As an exercise, transcribe the data below in full and exactly, omitting pictures.

*** Opening LISTED ENTRIES ***

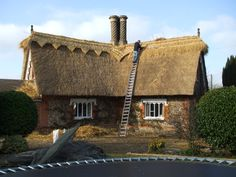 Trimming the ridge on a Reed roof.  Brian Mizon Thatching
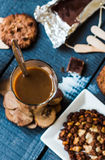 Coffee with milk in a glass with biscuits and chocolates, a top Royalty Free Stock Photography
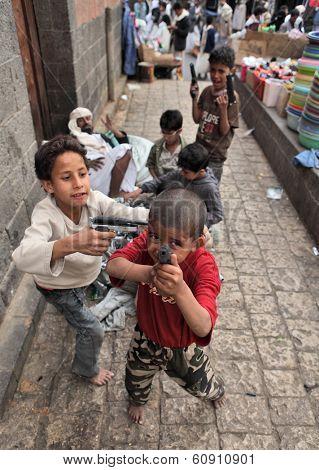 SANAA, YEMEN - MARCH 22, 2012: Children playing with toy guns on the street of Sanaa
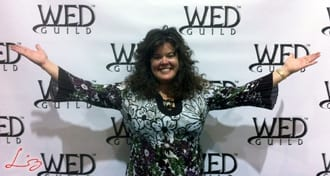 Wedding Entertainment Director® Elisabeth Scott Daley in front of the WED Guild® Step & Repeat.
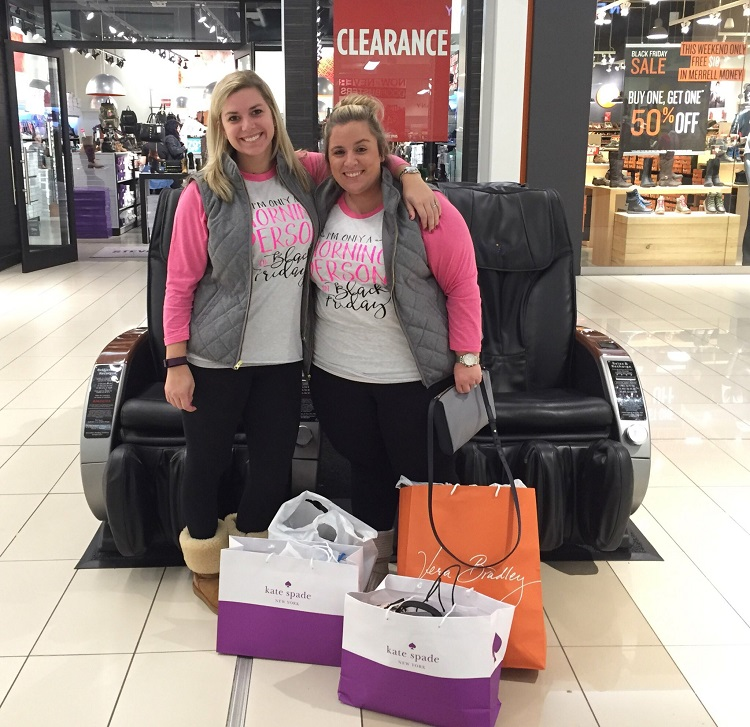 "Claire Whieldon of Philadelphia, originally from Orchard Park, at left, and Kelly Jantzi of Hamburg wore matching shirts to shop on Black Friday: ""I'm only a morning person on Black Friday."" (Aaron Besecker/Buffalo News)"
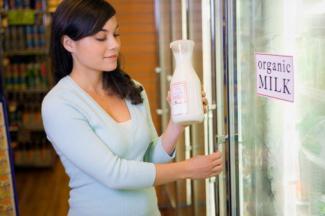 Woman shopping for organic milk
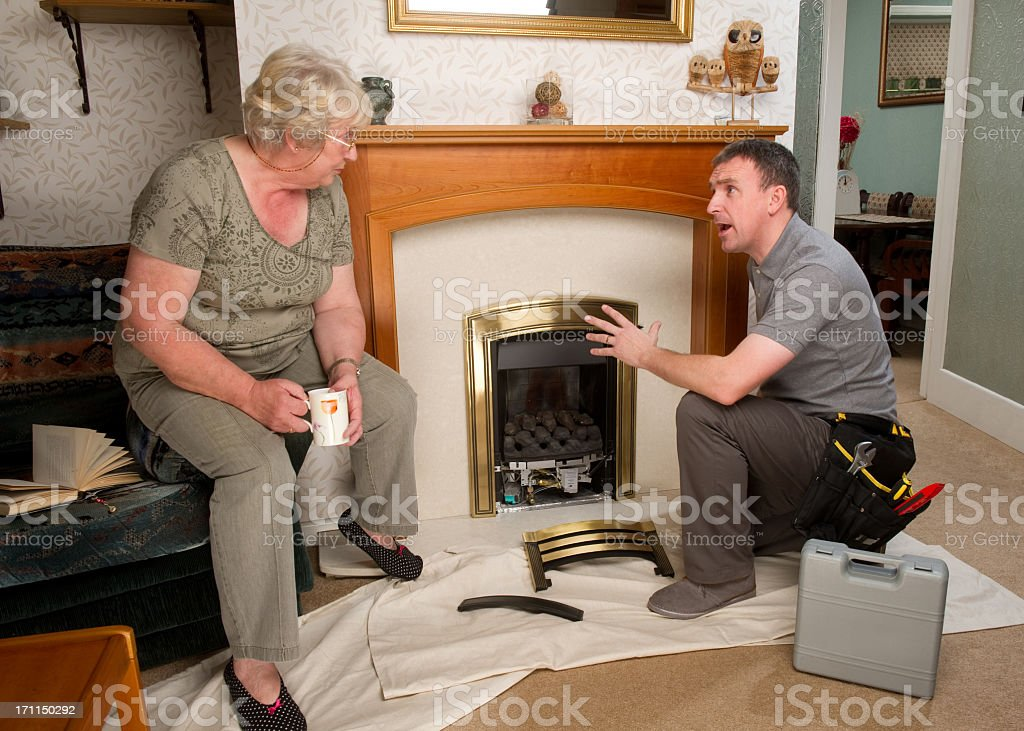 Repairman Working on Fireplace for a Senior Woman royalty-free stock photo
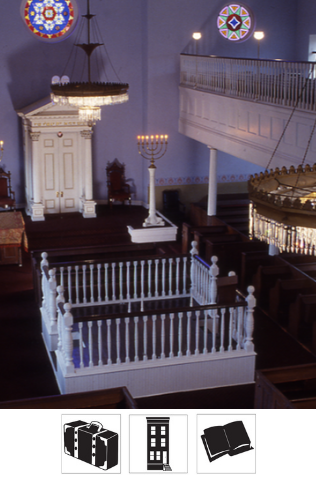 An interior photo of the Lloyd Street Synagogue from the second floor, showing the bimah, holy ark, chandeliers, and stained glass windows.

*** Closing LISTED ENTRIES ***

*WRITTEN SOLUTION*.
 Trimming the ridge on a Reed roof.  Brian Mizon Thatching
 Coffee with milk in a glass with biscuits and chocolates, a top Royalty Free Stock Photography
 SANAA, YEMEN - MARCH 22, 2012: Children playing with toy guns on the street of Sanaa
 Wedding Entertainment Director® Elisabeth Scott Daley in front of the WED Guild® Step & Repeat.
 "Claire Whieldon of Philadelphia, originally from Orchard Park, at left, and Kelly Jantzi of Hamburg wore matching shirts to shop on Black Friday: ""I'm only a morning person on Black Friday."" (Aaron Besecker/Buffalo News)"
 Woman shopping for organic milk
 Repairman Working on Fireplace for a Senior Woman royalty-free stock photo
 An interior photo of the Lloyd Street Synagogue from the second floor, showing the bimah, holy ark, chandeliers, and stained glass windows.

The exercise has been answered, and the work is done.